At a Glance
- Tasks: Build and scale machine learning infrastructure for smart cameras.
- Company: Leading sports technology company in the UK with a focus on innovation.
- Benefits: Competitive salary ranging from £64,000 to £111,000 based on experience.
- Why this job: Join a dynamic team and drive automation in cutting-edge AI projects.
- Qualifications: Strong background in production MLOps and infrastructure code.
- Other info: Collaborative environment with opportunities for professional growth.
The predicted salary is between 64000 - 111000 £ per year.
A leading sports technology company in the United Kingdom is looking for a Senior MLOps Engineer to build and scale machine learning infrastructure for smart cameras. This role involves designing scalable systems, collaborating with diverse teams, and driving automation for model deployment.
The ideal candidate has a robust background in production MLOps, technical expertise in infrastructure code, and a problem-solving mindset.
Compensation ranges from £64,000 to £111,000 annually, based on experience and skills.
Senior MLOps Engineer — Edge AI & Fleet Deployment employer: Hudl
Contact Detail:
Hudl Recruiting Team
StudySmarter Expert Advice 🤫
We think this is how you could land Senior MLOps Engineer — Edge AI & Fleet Deployment
✨Tip Number 1
Network like a pro! Reach out to folks in the industry, attend meetups, and connect with people on LinkedIn. You never know who might have the inside scoop on job openings or can refer you directly.
✨Tip Number 2
Show off your skills! Create a portfolio showcasing your MLOps projects, especially those involving scalable systems and automation. This will give potential employers a taste of what you can bring to the table.
✨Tip Number 3
Prepare for interviews by brushing up on technical questions related to infrastructure code and model deployment. Practice explaining your thought process clearly, as collaboration is key in this role.
✨Tip Number 4
Don’t forget to apply through our website! It’s the best way to ensure your application gets seen by the right people. Plus, we love seeing candidates who are proactive about their job search.
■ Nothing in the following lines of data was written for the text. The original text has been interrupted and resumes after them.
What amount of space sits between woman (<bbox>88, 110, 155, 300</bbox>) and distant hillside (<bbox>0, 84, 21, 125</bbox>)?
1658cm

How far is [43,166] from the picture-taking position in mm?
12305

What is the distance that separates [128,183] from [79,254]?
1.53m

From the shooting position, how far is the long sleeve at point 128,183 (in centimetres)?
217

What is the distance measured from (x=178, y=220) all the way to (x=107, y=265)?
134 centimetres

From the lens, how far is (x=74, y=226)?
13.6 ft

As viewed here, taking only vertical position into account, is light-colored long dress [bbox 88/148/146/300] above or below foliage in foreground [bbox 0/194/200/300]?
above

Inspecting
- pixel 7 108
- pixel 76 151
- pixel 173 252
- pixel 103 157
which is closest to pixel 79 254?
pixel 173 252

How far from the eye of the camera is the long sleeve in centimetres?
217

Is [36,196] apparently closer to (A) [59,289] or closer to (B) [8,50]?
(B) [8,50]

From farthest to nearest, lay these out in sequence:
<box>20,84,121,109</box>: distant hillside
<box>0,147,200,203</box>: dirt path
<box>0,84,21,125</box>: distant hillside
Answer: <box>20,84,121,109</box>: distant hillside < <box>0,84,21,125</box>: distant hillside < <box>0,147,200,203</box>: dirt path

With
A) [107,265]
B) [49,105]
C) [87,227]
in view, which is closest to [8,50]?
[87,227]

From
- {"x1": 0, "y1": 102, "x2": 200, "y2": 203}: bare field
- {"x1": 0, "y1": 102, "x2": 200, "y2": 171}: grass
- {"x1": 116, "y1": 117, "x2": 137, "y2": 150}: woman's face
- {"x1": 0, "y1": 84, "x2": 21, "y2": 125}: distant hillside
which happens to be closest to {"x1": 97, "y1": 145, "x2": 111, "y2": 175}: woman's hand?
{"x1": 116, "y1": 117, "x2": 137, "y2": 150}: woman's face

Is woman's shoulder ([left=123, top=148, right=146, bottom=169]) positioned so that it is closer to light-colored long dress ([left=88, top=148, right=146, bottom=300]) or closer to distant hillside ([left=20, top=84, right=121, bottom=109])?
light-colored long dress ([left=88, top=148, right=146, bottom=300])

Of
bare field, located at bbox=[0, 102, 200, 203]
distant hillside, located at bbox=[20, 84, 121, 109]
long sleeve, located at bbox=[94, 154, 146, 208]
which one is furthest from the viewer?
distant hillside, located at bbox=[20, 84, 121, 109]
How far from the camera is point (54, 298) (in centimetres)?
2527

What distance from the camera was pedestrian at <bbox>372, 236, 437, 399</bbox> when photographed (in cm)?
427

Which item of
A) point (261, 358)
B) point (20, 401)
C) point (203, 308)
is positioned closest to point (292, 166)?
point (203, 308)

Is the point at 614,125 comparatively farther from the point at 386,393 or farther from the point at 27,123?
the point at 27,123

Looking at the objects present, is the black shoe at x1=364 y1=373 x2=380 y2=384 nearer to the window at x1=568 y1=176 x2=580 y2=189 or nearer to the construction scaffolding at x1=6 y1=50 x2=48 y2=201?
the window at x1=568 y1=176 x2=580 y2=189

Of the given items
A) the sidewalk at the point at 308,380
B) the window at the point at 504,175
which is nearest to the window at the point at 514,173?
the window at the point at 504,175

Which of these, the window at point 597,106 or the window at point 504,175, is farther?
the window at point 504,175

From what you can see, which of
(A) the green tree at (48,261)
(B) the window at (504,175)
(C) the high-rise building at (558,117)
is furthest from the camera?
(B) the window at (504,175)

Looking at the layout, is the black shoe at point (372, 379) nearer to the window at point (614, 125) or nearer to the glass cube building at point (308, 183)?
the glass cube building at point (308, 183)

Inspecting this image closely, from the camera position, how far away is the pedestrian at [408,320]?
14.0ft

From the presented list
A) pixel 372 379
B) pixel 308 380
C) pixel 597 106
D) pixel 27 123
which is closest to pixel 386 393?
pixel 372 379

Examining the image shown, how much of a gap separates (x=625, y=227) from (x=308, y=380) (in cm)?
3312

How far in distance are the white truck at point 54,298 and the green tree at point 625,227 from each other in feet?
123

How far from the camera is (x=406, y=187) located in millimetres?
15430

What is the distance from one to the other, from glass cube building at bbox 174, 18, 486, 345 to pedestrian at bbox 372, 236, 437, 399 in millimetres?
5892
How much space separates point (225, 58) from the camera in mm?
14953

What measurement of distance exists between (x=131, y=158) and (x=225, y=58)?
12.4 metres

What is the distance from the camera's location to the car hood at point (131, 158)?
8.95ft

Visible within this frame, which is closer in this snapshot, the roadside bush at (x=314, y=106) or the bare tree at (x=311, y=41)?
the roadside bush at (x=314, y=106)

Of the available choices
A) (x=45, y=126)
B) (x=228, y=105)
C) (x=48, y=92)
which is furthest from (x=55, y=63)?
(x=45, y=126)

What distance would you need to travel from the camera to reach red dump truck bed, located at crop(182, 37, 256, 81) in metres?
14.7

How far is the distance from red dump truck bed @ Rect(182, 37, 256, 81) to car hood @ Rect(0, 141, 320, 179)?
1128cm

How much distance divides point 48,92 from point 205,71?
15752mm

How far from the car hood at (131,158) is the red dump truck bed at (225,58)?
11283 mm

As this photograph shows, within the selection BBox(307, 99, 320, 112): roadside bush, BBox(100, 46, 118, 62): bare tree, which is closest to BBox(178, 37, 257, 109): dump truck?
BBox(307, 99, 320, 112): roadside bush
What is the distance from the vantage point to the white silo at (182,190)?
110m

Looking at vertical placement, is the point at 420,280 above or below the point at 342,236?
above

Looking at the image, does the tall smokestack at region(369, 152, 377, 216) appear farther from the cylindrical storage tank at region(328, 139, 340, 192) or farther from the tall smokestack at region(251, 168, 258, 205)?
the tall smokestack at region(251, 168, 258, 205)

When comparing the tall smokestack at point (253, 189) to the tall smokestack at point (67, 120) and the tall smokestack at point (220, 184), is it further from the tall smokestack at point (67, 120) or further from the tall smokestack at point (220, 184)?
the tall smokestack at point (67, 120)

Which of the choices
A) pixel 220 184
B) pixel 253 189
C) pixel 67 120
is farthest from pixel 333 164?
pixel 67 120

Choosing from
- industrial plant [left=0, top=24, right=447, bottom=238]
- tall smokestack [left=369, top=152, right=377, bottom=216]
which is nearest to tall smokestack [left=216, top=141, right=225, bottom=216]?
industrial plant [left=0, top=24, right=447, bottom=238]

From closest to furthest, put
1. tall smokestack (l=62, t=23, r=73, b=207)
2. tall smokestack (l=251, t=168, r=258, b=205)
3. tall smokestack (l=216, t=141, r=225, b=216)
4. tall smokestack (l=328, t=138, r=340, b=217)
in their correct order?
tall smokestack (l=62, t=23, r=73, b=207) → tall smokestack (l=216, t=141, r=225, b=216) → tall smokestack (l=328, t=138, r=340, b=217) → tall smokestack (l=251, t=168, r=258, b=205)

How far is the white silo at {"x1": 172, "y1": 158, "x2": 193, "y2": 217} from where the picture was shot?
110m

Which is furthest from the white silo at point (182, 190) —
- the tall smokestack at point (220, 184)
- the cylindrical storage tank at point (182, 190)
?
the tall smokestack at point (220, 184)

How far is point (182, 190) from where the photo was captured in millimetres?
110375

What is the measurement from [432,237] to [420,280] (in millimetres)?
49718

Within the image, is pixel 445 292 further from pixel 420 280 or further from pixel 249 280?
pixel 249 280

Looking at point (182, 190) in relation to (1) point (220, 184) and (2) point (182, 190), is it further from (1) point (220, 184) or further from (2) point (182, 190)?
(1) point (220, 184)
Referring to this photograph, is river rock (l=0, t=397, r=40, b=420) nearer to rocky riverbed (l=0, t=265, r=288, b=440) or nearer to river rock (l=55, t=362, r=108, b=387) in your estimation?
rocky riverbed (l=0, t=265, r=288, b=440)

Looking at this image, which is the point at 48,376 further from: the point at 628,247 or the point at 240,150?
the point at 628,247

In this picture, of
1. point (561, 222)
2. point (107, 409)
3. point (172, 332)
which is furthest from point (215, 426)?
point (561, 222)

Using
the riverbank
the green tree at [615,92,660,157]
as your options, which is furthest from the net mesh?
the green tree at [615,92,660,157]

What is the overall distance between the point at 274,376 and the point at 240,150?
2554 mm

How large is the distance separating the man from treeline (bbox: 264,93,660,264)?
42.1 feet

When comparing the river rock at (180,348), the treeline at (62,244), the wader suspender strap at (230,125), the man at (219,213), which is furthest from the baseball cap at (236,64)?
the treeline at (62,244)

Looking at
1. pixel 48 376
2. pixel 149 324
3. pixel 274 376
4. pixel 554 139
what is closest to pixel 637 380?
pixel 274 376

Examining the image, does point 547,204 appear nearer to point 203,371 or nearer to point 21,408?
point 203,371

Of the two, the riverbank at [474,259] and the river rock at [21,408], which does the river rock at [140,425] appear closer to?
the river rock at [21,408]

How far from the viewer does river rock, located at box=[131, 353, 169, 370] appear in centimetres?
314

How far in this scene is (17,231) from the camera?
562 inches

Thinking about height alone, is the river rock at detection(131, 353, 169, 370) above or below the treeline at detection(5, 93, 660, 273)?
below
We think you need these skills to ace Senior MLOps Engineer — Edge AI & Fleet Deployment
Some tips for your application 🫡
Tailor Your CV: Make sure your CV highlights your experience in MLOps and infrastructure code. We want to see how your skills align with the role, so don’t be shy about showcasing relevant projects or achievements!
Craft a Compelling Cover Letter: Your cover letter is your chance to shine! Use it to explain why you’re passionate about building scalable systems and how you can contribute to our team. Keep it engaging and personal – we love to see your personality!
Showcase Problem-Solving Skills: In your application, give examples of how you've tackled challenges in previous roles. We’re looking for that problem-solving mindset, so share specific instances where you’ve driven automation or improved processes.
Apply Through Our Website: We encourage you to apply directly through our website. It’s the best way for us to receive your application and ensures you’re considered for the role. Plus, it’s super easy – just a few clicks and you’re done!
How to prepare for a job interview at Hudl
✨Know Your MLOps Inside Out
Make sure you brush up on your MLOps knowledge, especially around building and scaling machine learning infrastructure. Be ready to discuss specific tools and frameworks you've used in production, as well as any challenges you've faced and how you overcame them.
✨Showcase Your Collaboration Skills
Since this role involves working with diverse teams, prepare examples of how you've successfully collaborated in the past. Think about cross-functional projects where you contributed to design or deployment, and be ready to explain your role and impact.
✨Demonstrate Your Problem-Solving Mindset
Be prepared to tackle hypothetical scenarios during the interview. Practice articulating your thought process when faced with a technical problem, especially in the context of automation for model deployment. This will show your analytical skills and ability to think on your feet.
✨Research the Company and Its Technology
Familiarise yourself with the company's products and technology, particularly their smart cameras and how they leverage AI. This will not only help you tailor your answers but also demonstrate your genuine interest in the role and the company.